“Vurett ben”, il poeta bosino resiste alla globalizzazione
Di Pier Fausto Vedani
Ho letto sul Calandari 2018 della Famiglia Bosina la storia del “Poeta Bosino”, il premio annuale riservato ai simpatici e bravissimi cultori dei racconti in rima, allegri o malinconici, di finissimi sentimenti o di situazioni personali della gente che ha profonde radici nella nostra comunità.
Questa inedita preziosa storia del premio, cominciata nel 1956, la dobbiamo a Carlo Zanzi, scrittore e poeta che da tempo onora Varese con il suo impegno letterario, dedicato anche alla cultura locale e che gli è valso in passato anche il riconoscimento, ambitissimo, di Poeta Bosino .
Zanzi nel suo racconto accenna alla imminente fine, alla “morte” del dialetto. Non sono in grado di dire quanto si sia detto o scritto ai nostri giorni su questo argomento e nemmeno quanto si sia lavorato in questa direzione nelle scuole pubbliche, si sa da tempo che la storia del linguaggio e del disegno come primitive forme di comunicazione ha anche indicato chiaramente destino e differenze di espressione nel mondo degli esseri viventi. E infatti non ha avuto limiti la progressione del potenziale dell’intelletto umano a fronte di quello animale.
Le diversità di espressione all’interno di diverse culture e la iniziale lenta progressione culturale dovute a fattori ambientali e a distanze tra gli insediamenti, hanno invece favorito lo sviluppo di linguaggi autonomi in ambiti ristretti, cioè i dialetti.
Nell’era moderna tutto si è fatto più vicino a tutti, oggi la globalizzazione con il mostruoso sviluppo tecnologico ha ribaltato la vita di miliardi di persone, inevitabile il declino dei dialetti, ma non è ancora il tempo di decretarne la fine se oggi i varesini ricordano e leggono Speri Della Chiesa, vera star del dialetto bosino, scomparso alla fine degli anni 40 del secolo scorso.

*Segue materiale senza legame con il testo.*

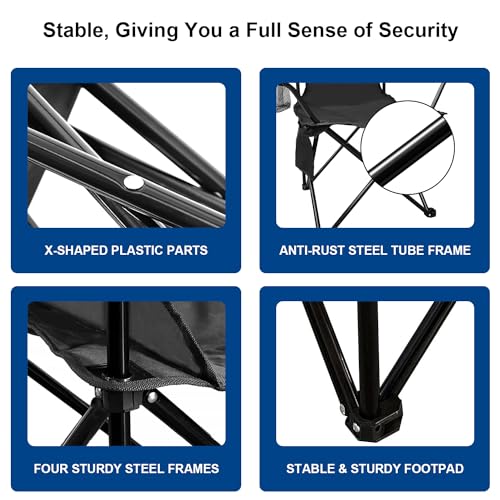 Stable, Giving You a Full Sense of Security

X-SHAPED PLASTIC PARTS

ANTI-RUST STEEL TUBE FRAME

FOUR STURDY STEEL FRAMES

STABLE & STURDY FOOTPAD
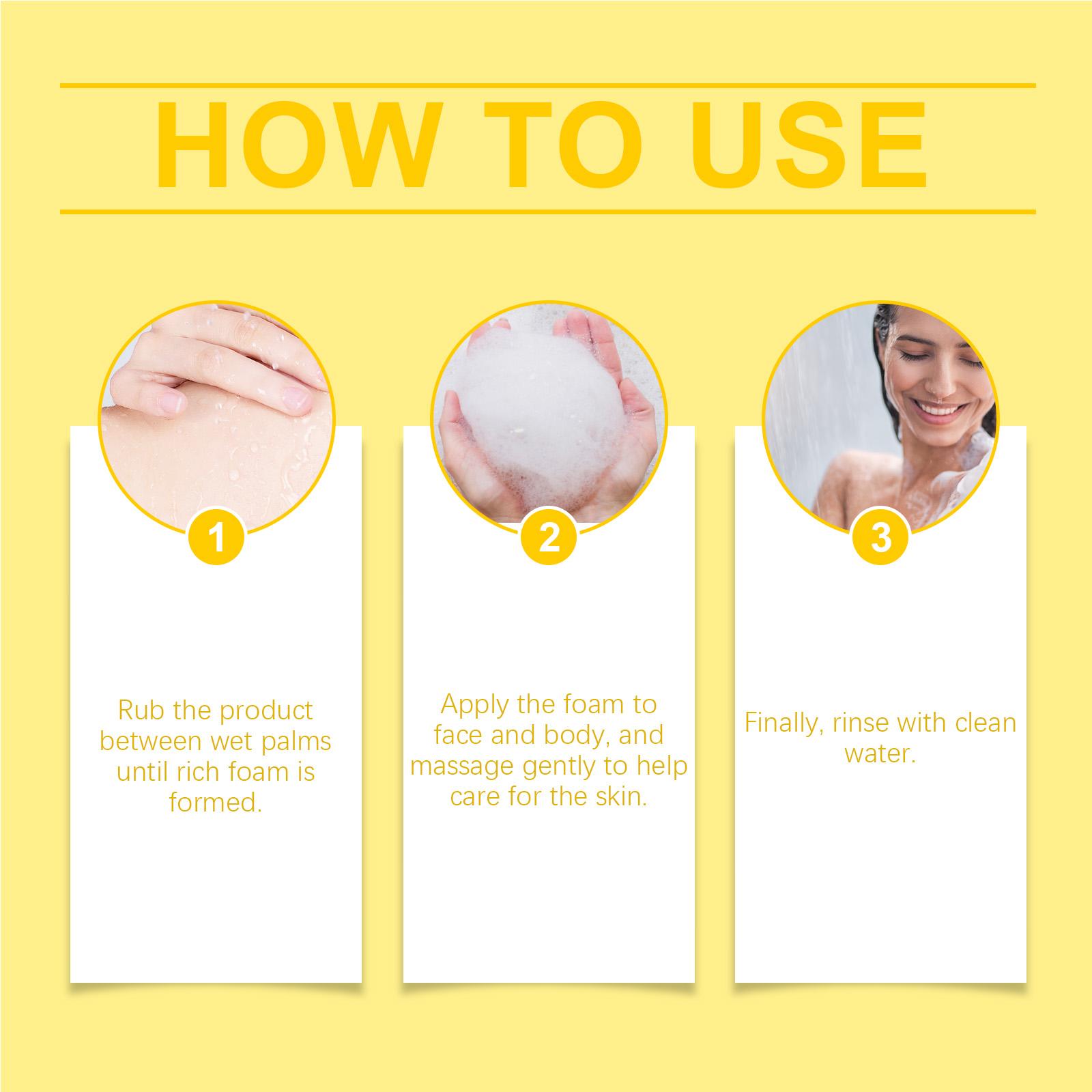 HOW TO USE

1

Rub the product between wet palms until rich foam is formed.

2

Apply the foam to face and body, and massage gently to help care for the skin.

3

Finally, rinse with clean water.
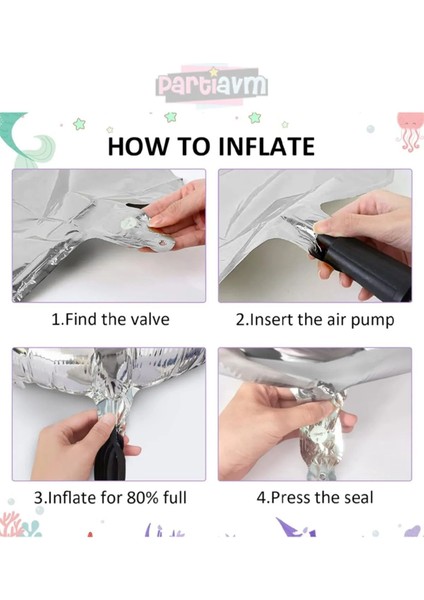 partiavm

HOW TO INFLATE

1.Find the valve

2.Insert the air pump

3.Inflate for 80% full

4.Press the seal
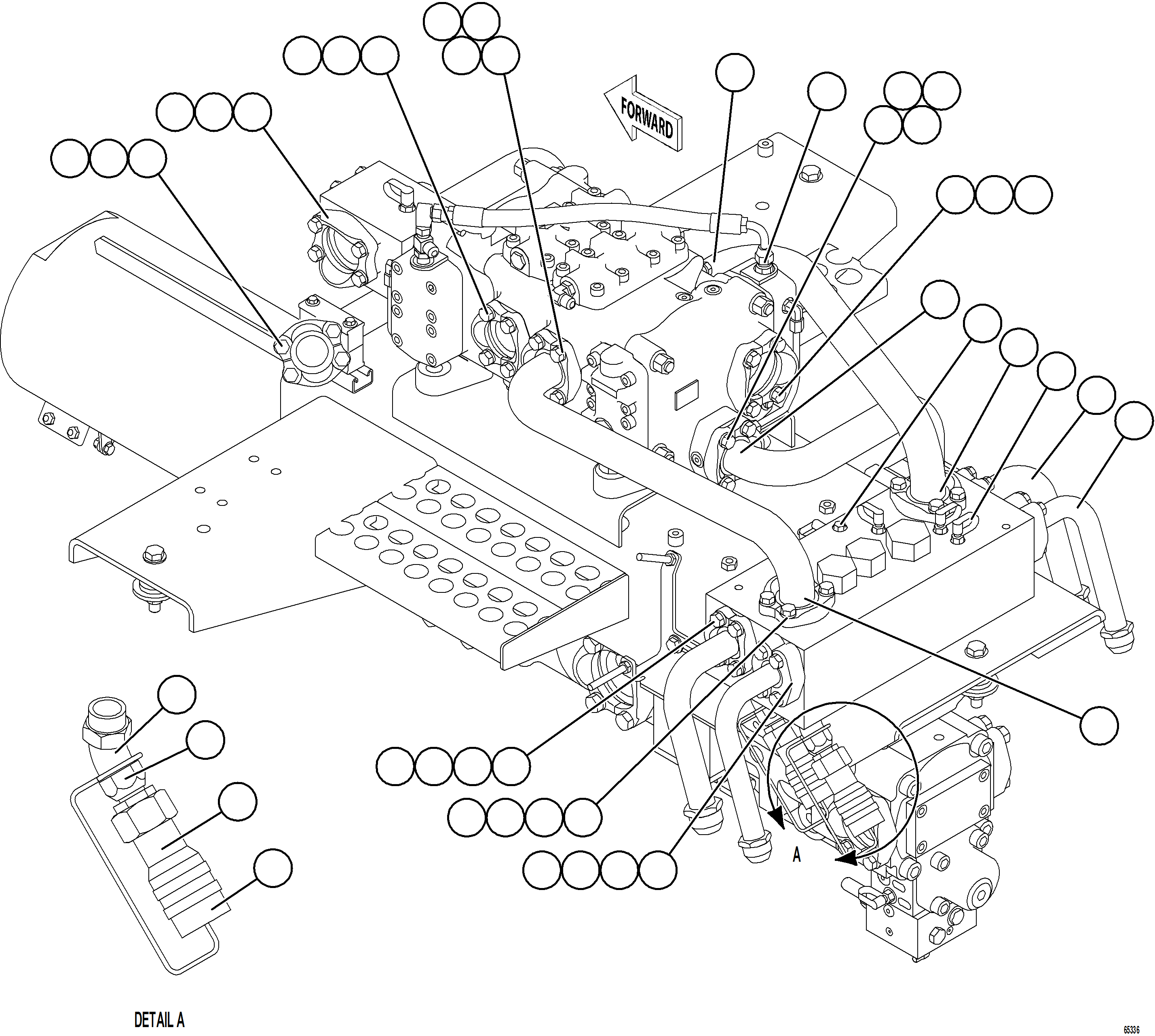 FORWARD

A

DETAIL A

65336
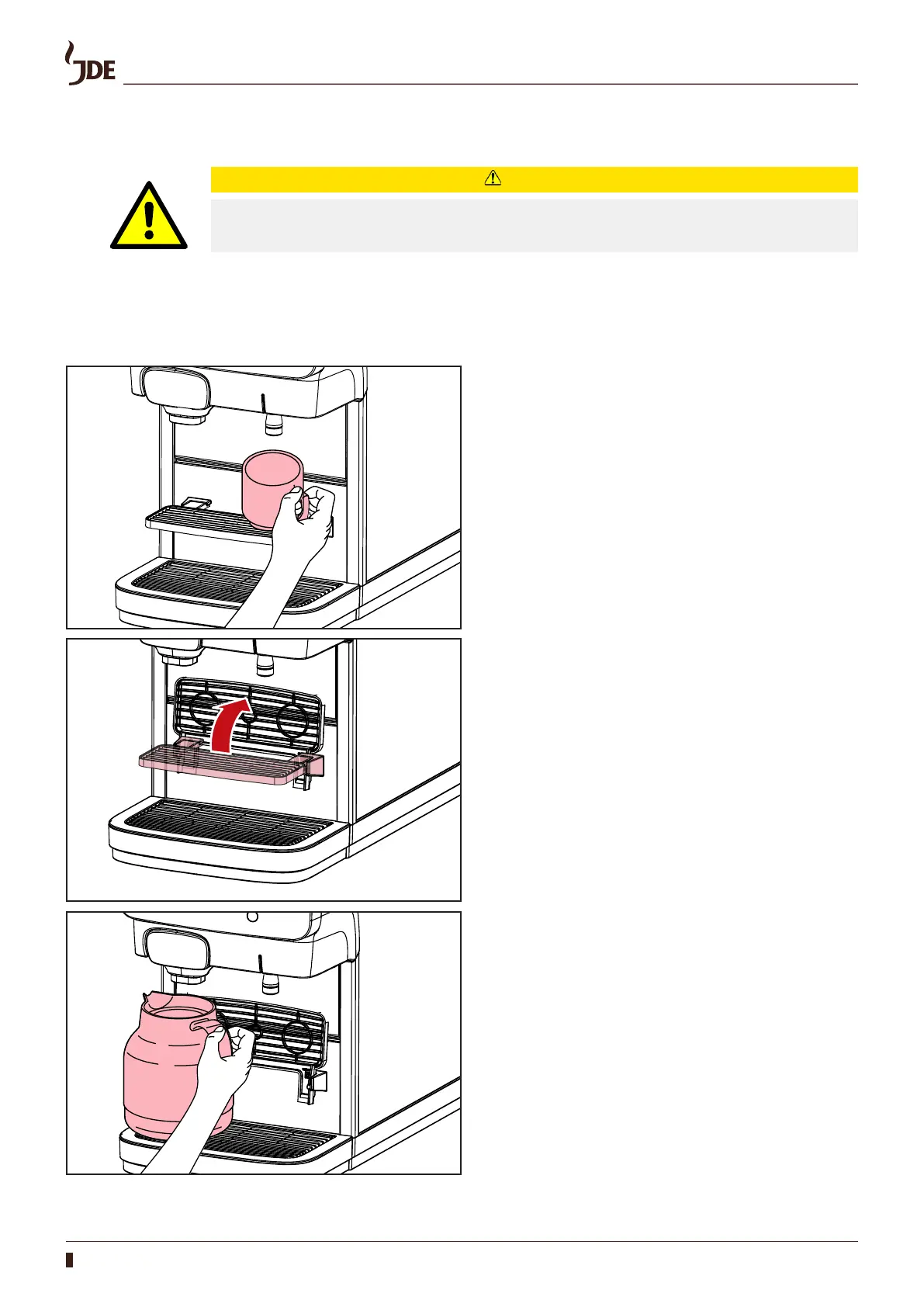 JDE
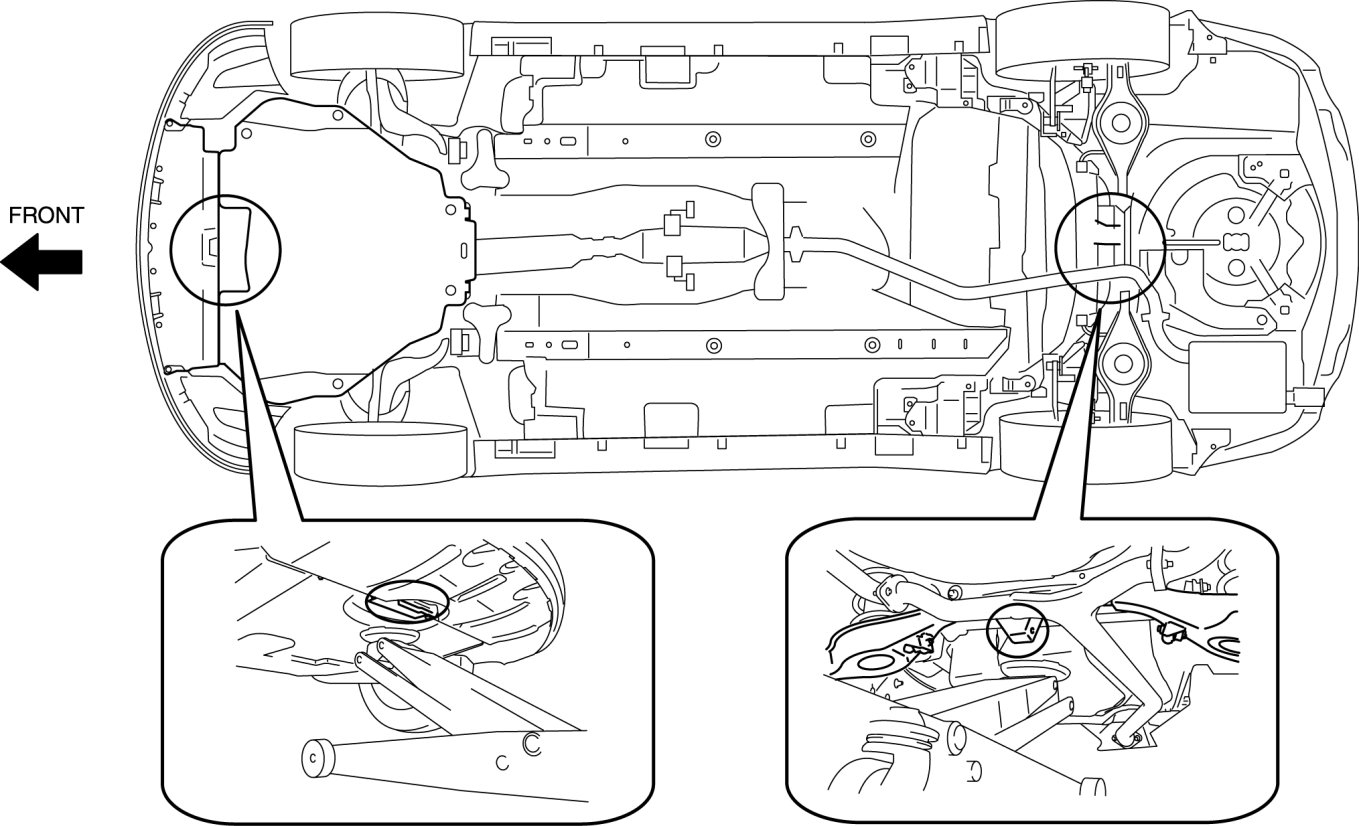 FRONT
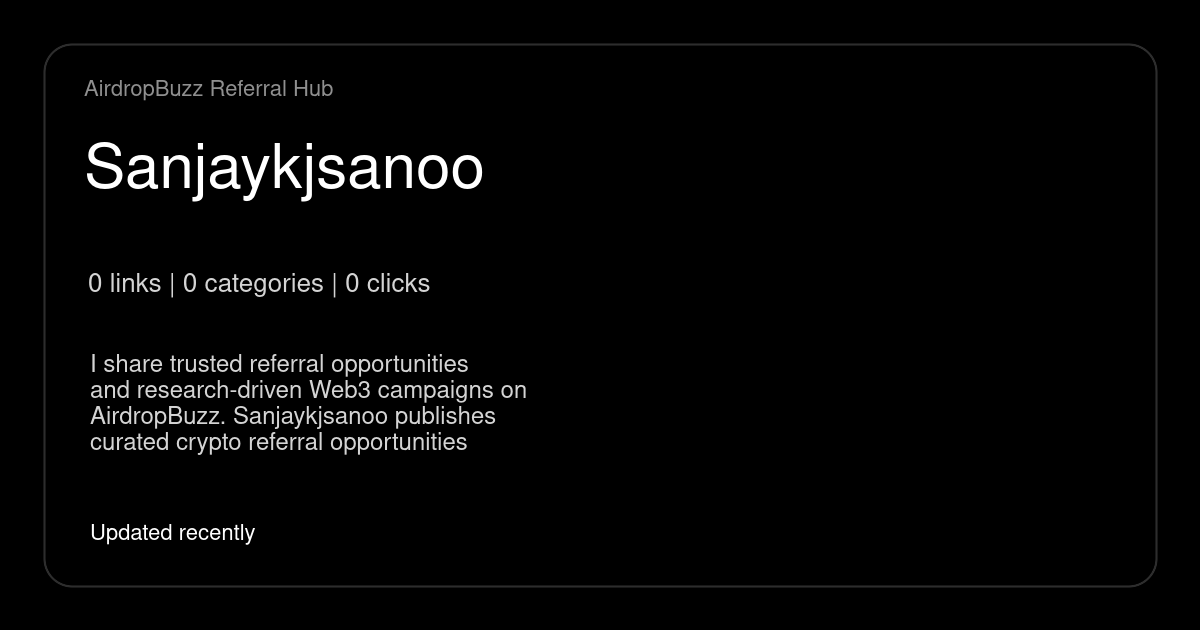 AirdropBuzz Referral Hub

Sanjaykjsanoo

0 links | 0 categories | 0 clicks

I share trusted referral opportunities and research-driven Web3 campaigns on AirdropBuzz. Sanjaykjsanoo publishes curated crypto referral opportunities

Updated recently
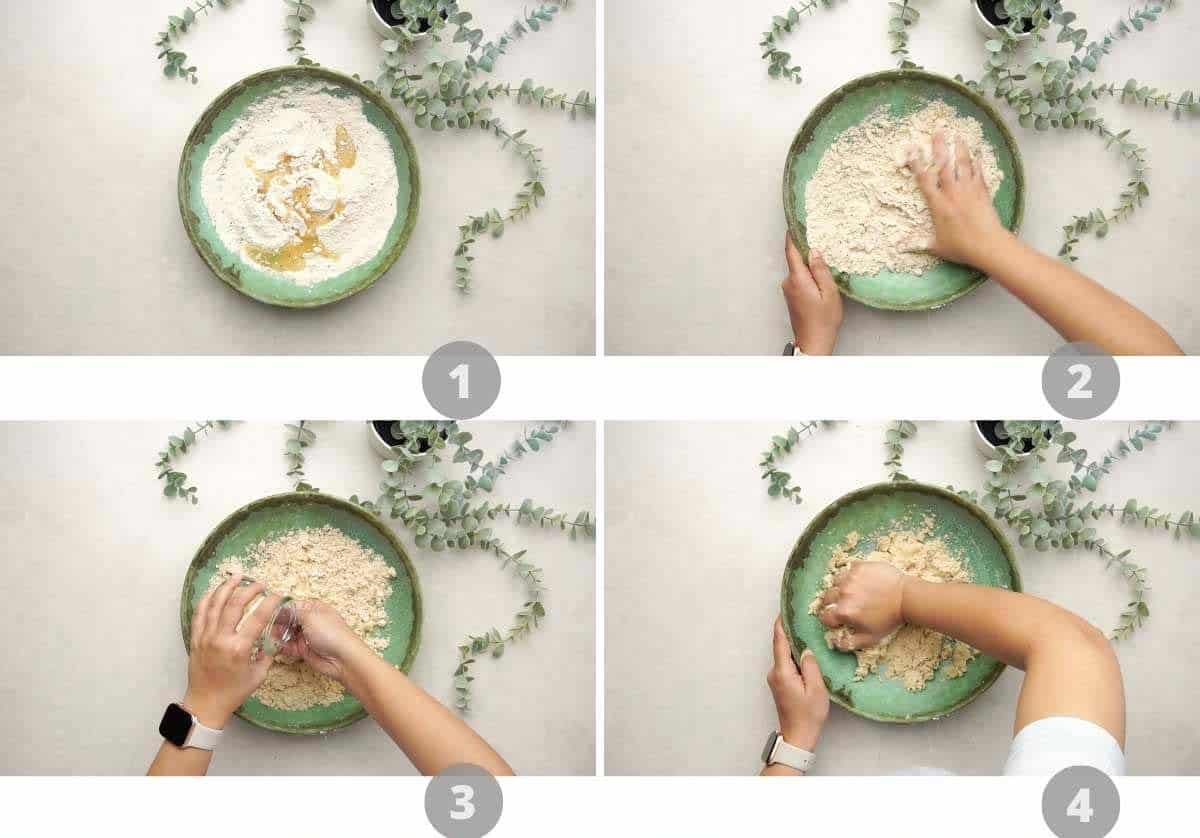 1

2

3

4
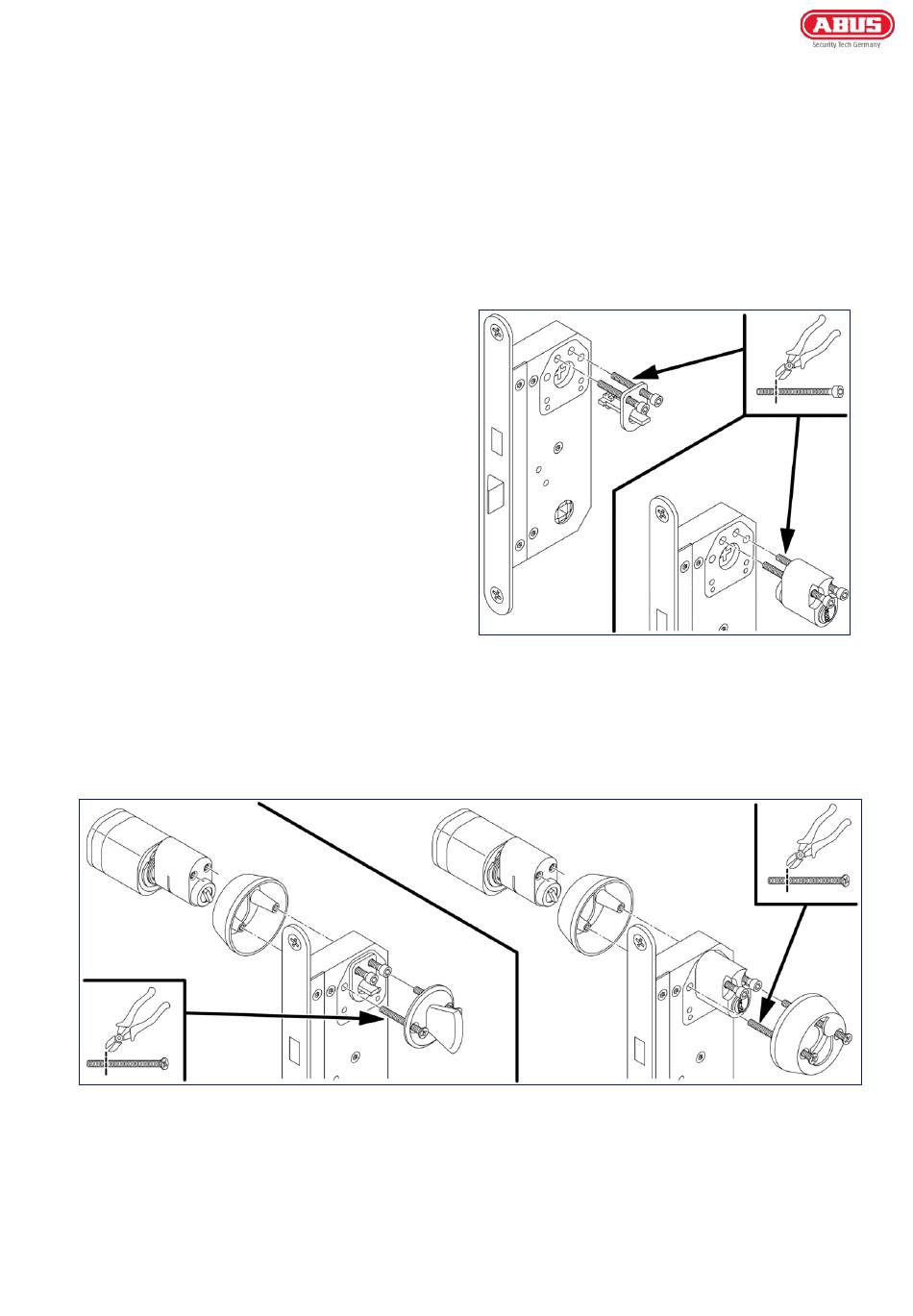 ABUS
Security Tech Germany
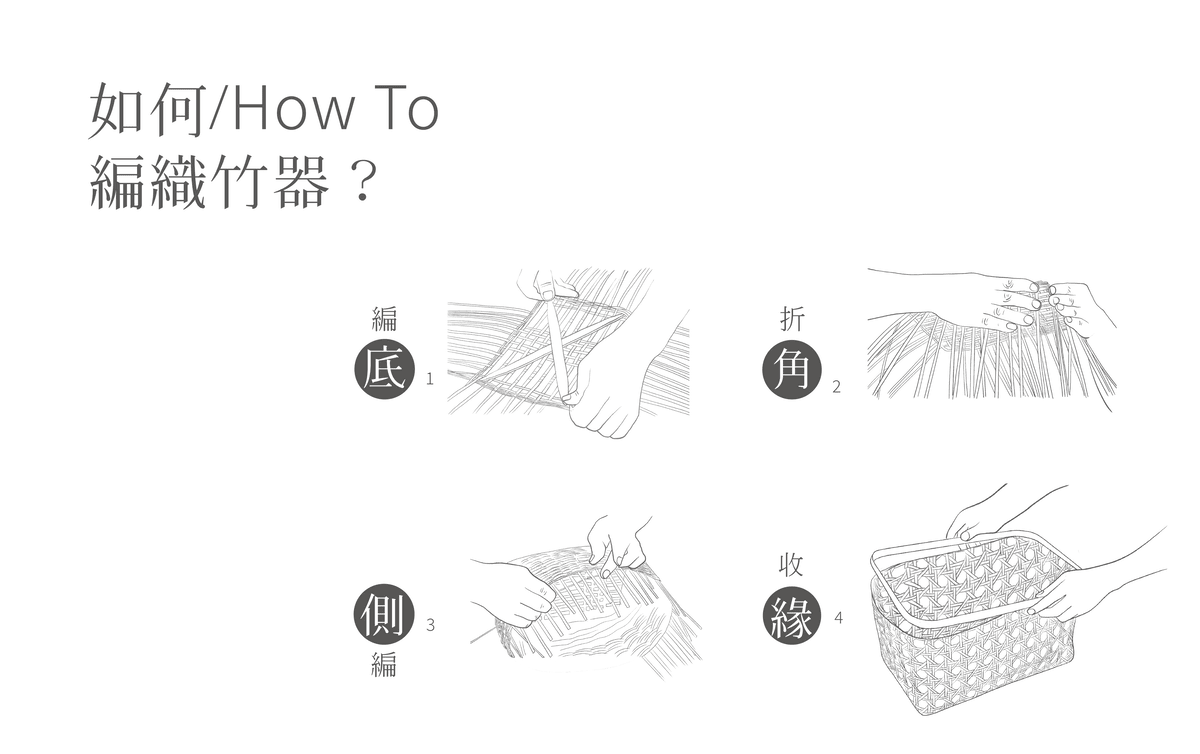 如何/How To
編織竹器？

編
底 1

折
角 2

側 3
編

收
緣 4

E inoltre la Famiglia Bosina è una vitalissima espressione culturale e il recupero della storia del premio al miglior poeta bosino dell’anno da parte di Carlo Zanzi è un eccellente contributo alla vitalità del nostro dialetto.
A me il “Poeta Bosino” ha fatto ricordare in particolare Natale Gorini, indimenticabile re bosino padrone della città per i giorni del Carnevale e da sempre poeta non poco baloss in più occasioni, ma stupendo cantore di rara tenerezza dell’amore, con attenzione a quello speciale tra coniugi, che dura una vita. Egli lo regalò ai varesini con i pochi premiatissimi versi di “Vurett ben”, volerti bene.
VURETT BEN
Andà fö a guardà bass dul pugiö
par vidé quand te vett
Tirà indré ul cantun di tendinn
par vidé sa te rìvat
Scultà i pass in sü i scaar
par sentì s’hinn i tò
Scultà, da nott, ul respiir
par sentì sa te dörmat.
Da sempre in tutte le comunità ci sono persone, quasi sempre uomini, del buon consiglio ai quali in virtù del loro buon senso e di una nota e bella esperienza ci si può rivolgere. Natale Gorini a un gala rotariano al Golf Club di Luvinate presentò, da fine dicitore come era, un caso curioso che scatenò grande ilarità. Tale Bernasconi era un “consigliere” ricercatissimo: viveva solo, sereno e tranquillo in una villetta dove gli faceva compagnia un pappagallo che assisteva alle udienze riservate a chi voleva il parere del padrone di casa. Che era molto legato al suo Loreto al punto che dovendo allontanarsi per alcuni giorni ebbe serie difficoltà per far ospitare da estranei il suo fedele amico a due zampe, abituato a vivere trattato come un lord. Essendosi prestato all’ospitalità del pappagallo un contadino, il Bernasconi glielo affidò con un elenco di raccomandazioni per accoglienza e dieta. Ritornato a Varese dopo una settimana, Bernasconi si precipitò subito dal suo Loreto e gli prese un accidente quando il contadino gli confessò che Loreto non si era adattato, non rincasava, girava per l’aia e nel giardino, faceva puntate addirittura nel pollaio. Angosciato, il padrone cominciò la ricerca del suo pappagallo e lo trovò nel pollaio mentre “schiacciava” una giovane ed estasiata gallina. Fatto esperto per le molte “consulenze” ascoltate, il pappagallo quando il padrone fu a tiro esclamò: «Se te ne diset Bernascun?»